Normalized mean-velocity magnitude |V|/V − 1, mean pressure coefficient \(\overline {{{c_{\text{p}}}}}\) and its fluctuations \({c_{{\text{p~rms}}}}\) obtained from tomographic PIV. NACA 0018, Re = 270,000, α = 0°, V = 20 m/s

Similar conclusions can be drawn extending the comparison to the fluctuating pressure components in the third row of Fig. 10. The straight configuration shows larger fluctuations with respect to the serrated case in the wall-normal direction (e.g., Fig. 10 STE cprms). The presence of the serration mitigates the magnitude of the pressure fluctuations at the root (Avallone et al. 2016). This is confirmed by results extracted at different spanwise locations along the serrations, indicating pressure fluctuations gradually decreasing in magnitude towards the tip of the geometry. An increase in fluctuations very near the edge (x/2h = 2) of the domain is reported due to the relatively stronger uncertainty of the velocity vectors and their derivatives in this outer part.

In Fig. 11, the stereoscopic PIV results are used for the extrapolation of the u+ and the profiles of turbulent fluctuations, respectively, normalized by the friction velocity and by the square of the free-stream one. Both \(\overline {{uu}}\) and \(\overline {{vv}}\) contributions show a boundary-layer profile which peaks at about y+ = 100 to further decrease down to the wall. Results from Fig. 11 also indicate a clear reduction of the boundary-layer thickness towards the tip of the serration (cfr. u+ profiles). Coherently with what remarked in the previous studies (Avallone et al. 2016; Arce León et al. 2016), the lowering of the fluctuations along the edge shown in Fig. 11 also suggests that the flow is subjected to a mild acceleration in the streamwise direction, due to the protruding add-on. Whether the remarked flow acceleration and change of the maximum turbulent fluctuations along the serration edge is associated with a change of surface-pressure fluctuations is an important question to be answered.

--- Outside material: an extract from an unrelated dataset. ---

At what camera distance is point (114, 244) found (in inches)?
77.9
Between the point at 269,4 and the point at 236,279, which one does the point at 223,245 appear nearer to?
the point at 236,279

As already anticipated in fact, a rapid change of the pressure fluctuations (i.e., mean values and spectra) along the serration edge is typically not taken into account in the state-of-the-art models for scattering of pressure fluctuations (Lyu et al. 2016).

Fig. 11
figure 11

Mean streamwise velocity profile u+ and Reynolds stresses \(\overline {{uu}}\), \(\overline {{vv}}\) at three different spanwise locations along the serration edge. Stereoscopic PIV and numerical LBM results. Boundary-layer fit with k = 0.40, B = 5, uτ = 0.46 m/s (White 2006)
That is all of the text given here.